We now have our path, because the next iteration, the first thing we'll do is pick the lowest node fCost (5.0) and make it the current tile, and then test if it is the end node, which is true now.
We can return its path walking back all the parent node properties and see how we got there along the way.
The test
The demo is a simple example of using a Excalibur Tilemap and the pathfinding plugin. When the player clicks a tile that does NOT have a tree on it, the pathfinding algorithm selected is used to calculate the path. Displayed in the demo is the amount of tiles to traverse, and the overall duration of the process required to make the calculation.
Also included, are the ability to add diagonal traversals in the graph. Which simply modifies the graph created with extra edges added, please note, diagonal traversal is slightly more expensive than straight up/down, left/right traversal.
Why Excalibur
Small Plug...
ExcaliburJS is a friendly, TypeScript 2D game engine that can produce games for the web. It is free and open source (FOSS), well documented, and has a growing, healthy community of gamedevs working with it and supporting each other. There is a great discord channel for it HERE, for questions and inquiries. Check it out!!!
You can also find it on GitHub.
Conclusion
For this article, we briefly reviewed the history of the A* algorithm, we walked throught the steps of the algorithm, and then applied it to an example graph network.
This algorithm I have found is faster than Dijkstra's Algorithm, but it can be tricky if you're not using a nice grid layout.

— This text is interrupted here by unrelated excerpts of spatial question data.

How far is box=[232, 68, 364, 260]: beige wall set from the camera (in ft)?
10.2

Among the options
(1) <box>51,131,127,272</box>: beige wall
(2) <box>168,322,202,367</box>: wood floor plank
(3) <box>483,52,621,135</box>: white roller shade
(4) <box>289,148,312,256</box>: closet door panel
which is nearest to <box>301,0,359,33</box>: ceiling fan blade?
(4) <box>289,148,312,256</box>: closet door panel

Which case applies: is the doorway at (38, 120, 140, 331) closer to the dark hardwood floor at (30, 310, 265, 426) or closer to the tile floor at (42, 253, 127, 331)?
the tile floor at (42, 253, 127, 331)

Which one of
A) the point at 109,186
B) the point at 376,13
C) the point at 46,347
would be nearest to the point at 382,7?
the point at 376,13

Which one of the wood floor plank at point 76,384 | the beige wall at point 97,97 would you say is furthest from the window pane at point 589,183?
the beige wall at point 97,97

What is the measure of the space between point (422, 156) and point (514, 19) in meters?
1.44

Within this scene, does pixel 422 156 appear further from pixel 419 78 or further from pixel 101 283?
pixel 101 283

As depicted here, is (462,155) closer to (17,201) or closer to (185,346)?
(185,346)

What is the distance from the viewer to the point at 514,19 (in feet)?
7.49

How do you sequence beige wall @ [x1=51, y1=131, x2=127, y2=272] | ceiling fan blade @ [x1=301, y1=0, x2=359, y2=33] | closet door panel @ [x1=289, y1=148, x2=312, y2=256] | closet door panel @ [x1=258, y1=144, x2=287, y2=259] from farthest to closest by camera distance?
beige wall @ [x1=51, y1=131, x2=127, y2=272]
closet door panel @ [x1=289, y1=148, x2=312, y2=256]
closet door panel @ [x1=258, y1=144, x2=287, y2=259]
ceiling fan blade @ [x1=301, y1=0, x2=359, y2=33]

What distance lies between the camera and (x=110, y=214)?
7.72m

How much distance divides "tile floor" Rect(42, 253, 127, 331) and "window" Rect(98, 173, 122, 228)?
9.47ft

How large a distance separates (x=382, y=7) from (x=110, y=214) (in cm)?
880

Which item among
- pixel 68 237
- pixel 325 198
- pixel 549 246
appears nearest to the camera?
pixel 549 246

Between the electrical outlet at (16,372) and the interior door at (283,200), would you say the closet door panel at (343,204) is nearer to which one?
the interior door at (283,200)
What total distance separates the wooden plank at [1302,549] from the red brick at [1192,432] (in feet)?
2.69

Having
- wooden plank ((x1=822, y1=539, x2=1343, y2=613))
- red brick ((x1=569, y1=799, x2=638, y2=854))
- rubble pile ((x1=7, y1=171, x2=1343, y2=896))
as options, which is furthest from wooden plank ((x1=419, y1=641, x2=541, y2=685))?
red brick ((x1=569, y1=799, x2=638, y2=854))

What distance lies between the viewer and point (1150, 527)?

The trick comes into the 'guessing' heuristic of the distance between the current node and the endnode (hCost). If you using a grid, you can use the coordinates of each node and calculate the hypotenuse as the hCost. If it is an unorganized, non standard shaped graph network, this becomes trickier. For the moment, for the library I created, I am limiting A* to grid based tilemaps to make this much simpler. If the grid is not simple, I use Dijkstra's algorithm.